During the proposal period, Crowther and Walden had already done some very crucial work,
with amazing results. First, they had found a way to make adaptive routing work efficiently. They had also discovered that they could make the system run much faster than anyone imagined. Observers said their code wouldn’t work; Crowther and Walden knew it would. In writing the “kernel” of their program (“the very small part that is the only thing that matters,” as Crowther put it), they had discovered how few commands would actually be needed in a software program to pull packets into the IMP, figure out where to send them, and push them out on the next line.
Crowther and Walden quickly worked out the critical algorithms—the basic rules for solving the packet-processing and routing problems. That had lead them to the determination that it would take only one hundred fifty lines of code to process a packet through one of the IMPs. But without a real machine to test it on, running the code would have to wait. Nonetheless, they had a good feeling the IMP would work.
○ ○ ○
## [Problems to solve]
(1) Answer these questions about the passage on Crowther and Walden's IMP work.
(a) What did Crowther and Walden find a way to make work efficiently?
(b) How many lines of code did they determine it would take to process a packet through one of the IMPs?
(c) What did running the code have to wait for?
(2) Rewrite part of the passage on Crowther and Walden's IMP work. Begin at the words "Crowther and Walden quickly" and stop after "IMP would work.", swapping "algorithms" for "procedures".
(3) Pick up the passage on Crowther and Walden's IMP work after its final sentence and carry it forward.

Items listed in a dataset
○ ○ ○
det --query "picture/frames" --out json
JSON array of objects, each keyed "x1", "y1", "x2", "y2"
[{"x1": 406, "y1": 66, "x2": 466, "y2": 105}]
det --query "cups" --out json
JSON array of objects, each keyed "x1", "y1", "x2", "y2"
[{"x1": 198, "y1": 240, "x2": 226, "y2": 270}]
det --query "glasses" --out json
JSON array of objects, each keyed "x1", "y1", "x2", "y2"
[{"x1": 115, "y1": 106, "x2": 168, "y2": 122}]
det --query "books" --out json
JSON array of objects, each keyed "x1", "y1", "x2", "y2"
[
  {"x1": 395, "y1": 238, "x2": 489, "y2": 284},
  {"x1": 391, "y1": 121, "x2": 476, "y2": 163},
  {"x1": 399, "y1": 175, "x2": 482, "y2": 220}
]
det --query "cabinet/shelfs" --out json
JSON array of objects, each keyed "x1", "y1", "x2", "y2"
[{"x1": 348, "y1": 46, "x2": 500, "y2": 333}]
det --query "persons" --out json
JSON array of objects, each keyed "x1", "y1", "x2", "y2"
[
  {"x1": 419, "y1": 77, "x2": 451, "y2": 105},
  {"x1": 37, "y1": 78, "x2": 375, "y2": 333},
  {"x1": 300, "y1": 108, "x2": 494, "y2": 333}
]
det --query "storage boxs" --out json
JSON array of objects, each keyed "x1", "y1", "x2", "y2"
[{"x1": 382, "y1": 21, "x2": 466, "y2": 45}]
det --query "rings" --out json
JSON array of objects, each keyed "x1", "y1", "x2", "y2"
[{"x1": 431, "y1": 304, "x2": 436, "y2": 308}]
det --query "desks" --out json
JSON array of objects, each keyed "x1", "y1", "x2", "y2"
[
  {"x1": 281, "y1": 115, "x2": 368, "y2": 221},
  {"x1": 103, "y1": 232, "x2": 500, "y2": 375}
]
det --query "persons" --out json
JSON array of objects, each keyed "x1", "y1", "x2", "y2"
○ ○ ○
## [Exercise answers]
(1)
(a) Adaptive routing
(b) One hundred fifty
(c) A real machine to test it on

(2)
Crowther and Walden quickly worked out the critical procedures—the basic rules for solving the packet-processing and routing problems. That had lead them to the determination that it would take only one hundred fifty lines of code to process a packet through one of the IMPs. But without a real machine to test it on, running the code would have to wait. Nonetheless, they had a good feeling the IMP would work.

(3)
A key task that Heart worried about, but didn’t have to handle, was the subcontract with AT&T. It was Larry Roberts’s responsibility to arrange for the 50-kilobit lines (able to transmit about two pages of text per second) into each host site by the date the IMPs were ready. Roberts turned the job over to another Pentagon agency, now working with AT&T on the terms for the installation and leasing of the proper lines, modems, and other communications gear necessary to form links in the network. The physical connection from the IMPs to the local telephone office was to be made by normal telephone wire— two twisted pairs of copper wires wrapped in a cable containing about a thousand other twisted pairs—with special terminating equipment at each end to support the high data rates. The dedicated lines and other equipment were to be in place at the California sites by the time the first IMPs arrived in the fall. Heart knew the telephone company was going to have to scramble to meet its obligations, and he was glad that securing AT&T’s cooperation wasn’t his problem.
Roberts was a distant but persistent force, vital to the project. His style was to stay out of the way of principal investigators most of the time. Whenever he did inject himself into a project, he never wasted anyone’s time. He always made his point and moved on. People in the growing computer community came to regard Roberts highly.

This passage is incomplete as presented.